Every estate plan will have a will. Drafting a will is the one of the first steps in basic estate planning. Even if you have a trust, you’ll have a will. If you’ve already got a will, your will will have to be redone if you want to have a living revocable trust. The will and the living trust have to “talk” back and forth to each other, so the will you have will have to be redrafted. I won’t get into the mistakes people make when they are setting up a trust and drafting a will. That’s all in the mistakes videos. Don’t forget to watch them.
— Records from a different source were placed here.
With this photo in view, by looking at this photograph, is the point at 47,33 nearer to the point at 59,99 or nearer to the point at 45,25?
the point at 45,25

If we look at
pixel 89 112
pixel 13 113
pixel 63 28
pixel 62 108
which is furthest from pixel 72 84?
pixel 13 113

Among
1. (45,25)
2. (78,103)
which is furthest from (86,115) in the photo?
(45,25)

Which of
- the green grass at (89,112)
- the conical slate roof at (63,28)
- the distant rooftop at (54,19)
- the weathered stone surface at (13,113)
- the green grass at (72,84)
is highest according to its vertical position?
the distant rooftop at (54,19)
Lots of people feel like they shouldn’t have to draft a will if they get a living revocable trust. When you have a living trust the will you get is a “special” type of will. It is called a “pour over will.” Drafting a will like everybody usually gets is different than drafting a pour over will. The pour over will acts as a “backstop” to the living revocable trust. It doesn’t actually distribute property, like a standard “testamentary will.”

The only function of a pour over will is to facilitate probate for assets that were not put into the living revocable trust. People screw up the living trusts (see the six mistakes videos), either in the drafting or the use of the trusts, and their family ends up going through probate, just like the families that don’t have a living revocable trust. Actually, the vast majority of people that spend the big bucks setting up a trust go through probate. If the trust is drafted properly and then it is used properly, there won’t be any probate, and there won’t be any need for the pour over will. Can you see why the pour over will is only a backstop for the living revocable trust?